## TEXT BLOCK
━━━━━━━━━━━━━━━━
The Hagerty Group, LLC

In June 2019, the Company acquired a minority ownership interest in The Hagerty Group, LLC (Hagerty Group), a company that primarily operates as a managing general agent under the names Hagerty Insurance Agency and Hagerty Classic Marine Insurance Agency (collectively, Hagerty). Hagerty Group also includes Hagerty Re, a Bermuda Class 3 reinsurance company. Hagerty Group is a leading automotive lifestyle brand and provider of specialty insurance to automobile enthusiasts. Total consideration for the Company’s investment was $212.5 million. The Company's investment in Hagerty Group is accounted for under the equity method and is included in other assets on the Company’s consolidated balance sheet.

Essentia Insurance Company, one of the Company’s insurance subsidiaries, is the exclusive insurance underwriter for Hagerty in the U.S., and a portion of this insurance is ceded to Hagerty Re. Gross written premiums attributable to Hagerty for the quarter and nine months ended September 30, 2019 were $120.8 million and $333.7 million, respectively, of which $57.7 million and $159.8 million were ceded to Hagerty Re.

Brahmin Leather Works, LLC

In October 2018, the Company acquired 90% of Brahmin Leather Works, LLC (Brahmin), a Massachusetts-based privately held creator of fashion leather handbags. Total consideration for the acquisition was $192.9 million, which included cash consideration of $172.3 million. Total consideration also includes the estimated fair value of contingent consideration the Company expects to pay based on Brahmin’s earnings as defined in the purchase agreement, for the period of 2019 through 2021.
━━━━━━━━━━━━━━━━
(Spatial relation data)
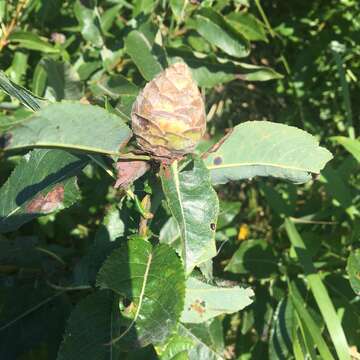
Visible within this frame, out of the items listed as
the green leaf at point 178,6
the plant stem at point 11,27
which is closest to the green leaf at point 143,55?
the green leaf at point 178,6

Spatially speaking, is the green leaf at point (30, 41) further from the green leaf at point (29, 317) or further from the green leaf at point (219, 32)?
the green leaf at point (29, 317)

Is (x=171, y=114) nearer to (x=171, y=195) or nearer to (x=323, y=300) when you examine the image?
(x=171, y=195)

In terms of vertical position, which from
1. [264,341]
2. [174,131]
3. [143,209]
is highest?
[174,131]

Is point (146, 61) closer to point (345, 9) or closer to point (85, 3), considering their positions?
point (85, 3)

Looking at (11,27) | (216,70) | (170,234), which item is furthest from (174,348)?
(11,27)

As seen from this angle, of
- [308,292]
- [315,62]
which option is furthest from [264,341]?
[315,62]

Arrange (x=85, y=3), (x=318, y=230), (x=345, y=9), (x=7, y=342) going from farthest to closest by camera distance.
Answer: (x=345, y=9) < (x=318, y=230) < (x=85, y=3) < (x=7, y=342)

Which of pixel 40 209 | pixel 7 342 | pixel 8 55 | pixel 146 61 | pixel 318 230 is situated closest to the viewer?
pixel 40 209
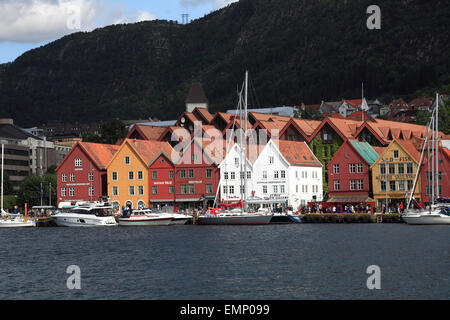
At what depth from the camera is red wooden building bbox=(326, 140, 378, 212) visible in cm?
13050

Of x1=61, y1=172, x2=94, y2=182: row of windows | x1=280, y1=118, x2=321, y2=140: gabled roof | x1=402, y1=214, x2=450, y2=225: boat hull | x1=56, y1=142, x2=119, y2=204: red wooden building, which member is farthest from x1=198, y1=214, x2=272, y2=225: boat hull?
x1=61, y1=172, x2=94, y2=182: row of windows

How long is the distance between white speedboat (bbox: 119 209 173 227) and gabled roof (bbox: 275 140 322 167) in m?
24.4

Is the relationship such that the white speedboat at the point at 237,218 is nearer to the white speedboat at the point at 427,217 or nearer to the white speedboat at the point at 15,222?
the white speedboat at the point at 427,217

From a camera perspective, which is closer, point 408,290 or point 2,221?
point 408,290

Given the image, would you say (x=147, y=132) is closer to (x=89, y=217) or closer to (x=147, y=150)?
(x=147, y=150)

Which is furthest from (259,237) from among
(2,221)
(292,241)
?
(2,221)

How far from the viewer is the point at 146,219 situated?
118 metres

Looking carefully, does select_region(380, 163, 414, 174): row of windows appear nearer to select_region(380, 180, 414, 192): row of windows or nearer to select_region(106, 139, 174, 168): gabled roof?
select_region(380, 180, 414, 192): row of windows

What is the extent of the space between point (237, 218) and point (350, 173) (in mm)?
28274

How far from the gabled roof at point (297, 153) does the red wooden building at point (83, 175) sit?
33.3m

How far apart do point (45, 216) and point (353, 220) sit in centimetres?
5468

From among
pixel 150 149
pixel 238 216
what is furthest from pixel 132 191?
pixel 238 216
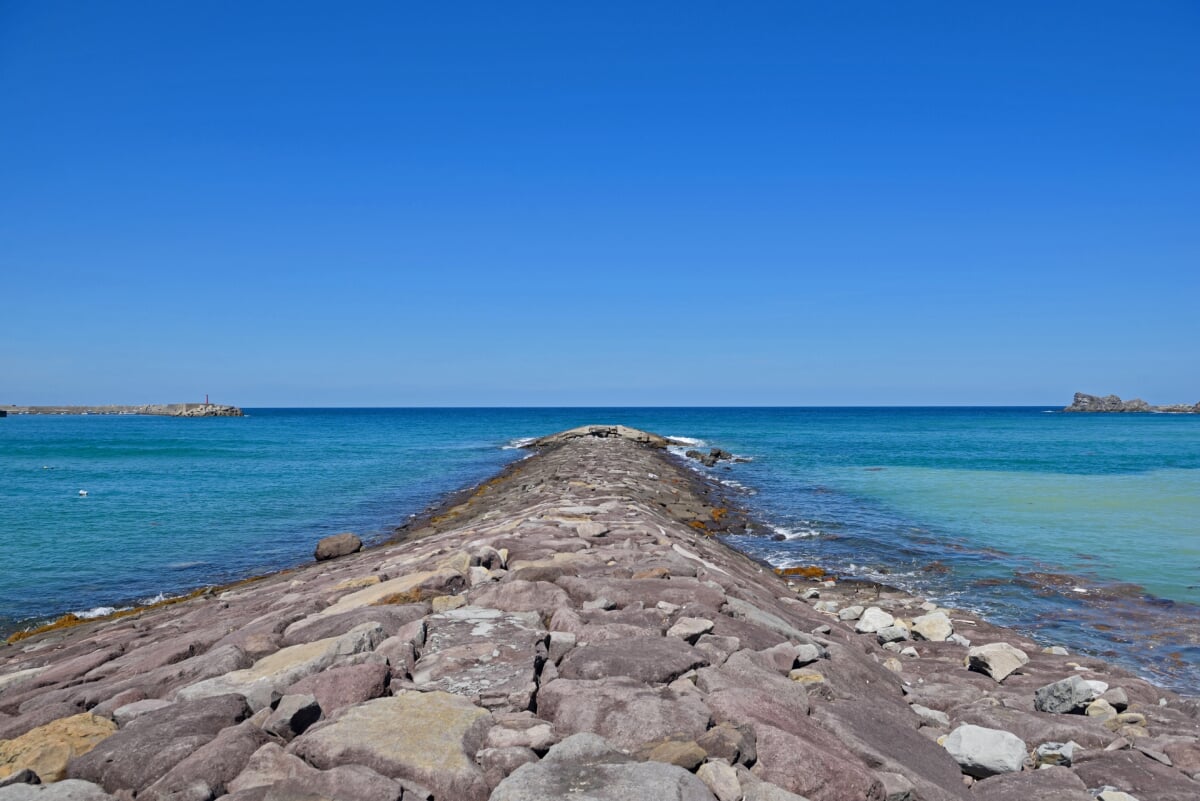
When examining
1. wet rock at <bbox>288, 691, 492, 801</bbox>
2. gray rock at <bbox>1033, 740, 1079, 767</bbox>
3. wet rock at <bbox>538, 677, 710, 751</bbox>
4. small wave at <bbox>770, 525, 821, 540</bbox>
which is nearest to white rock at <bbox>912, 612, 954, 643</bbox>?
━━━━━━━━━━━━━━━━
## TASKS TO CARRY OUT
[a] List every business entity named in the passage on Hagerty Group and Brahmin, apart from the unnamed "Company."
[b] Turn the paragraph beginning "Essentia Insurance Company, one of the Company's insurance subsidiaries" in the passage on Hagerty Group and Brahmin into a short bulleted list that keeps its main facts.
[c] Using the passage on Hagerty Group and Brahmin, answer each question:
(i) In what month and year did the Company acquire its interest in Hagerty Group?
(ii) What share of Brahmin did the Company acquire?
(iii) What was the total consideration for the Company's investment in Hagerty Group?
None of this work uses the records.

## SOLVED PROBLEMS
[a]
- The Hagerty Group, LLC
- Hagerty Insurance Agency
- Hagerty Classic Marine Insurance Agency
- Hagerty Re
- Essentia Insurance Company
- Brahmin Leather Works, LLC

[b]
- Essentia Insurance Company, one of the Company's insurance subsidiaries, is Hagerty's exclusive U.S. insurance underwriter.
- A portion of this insurance is ceded to Hagerty Re.
- Gross written premiums attributable to Hagerty for the quarter ended September 30, 2019 were $120.8 million, with $57.7 million ceded to Hagerty Re.
- Gross written premiums attributable to Hagerty for the nine months ended September 30, 2019 were $333.7 million, with $159.8 million ceded to Hagerty Re.

[c]
(i) June 2019
(ii) 90%
(iii) $212.5 million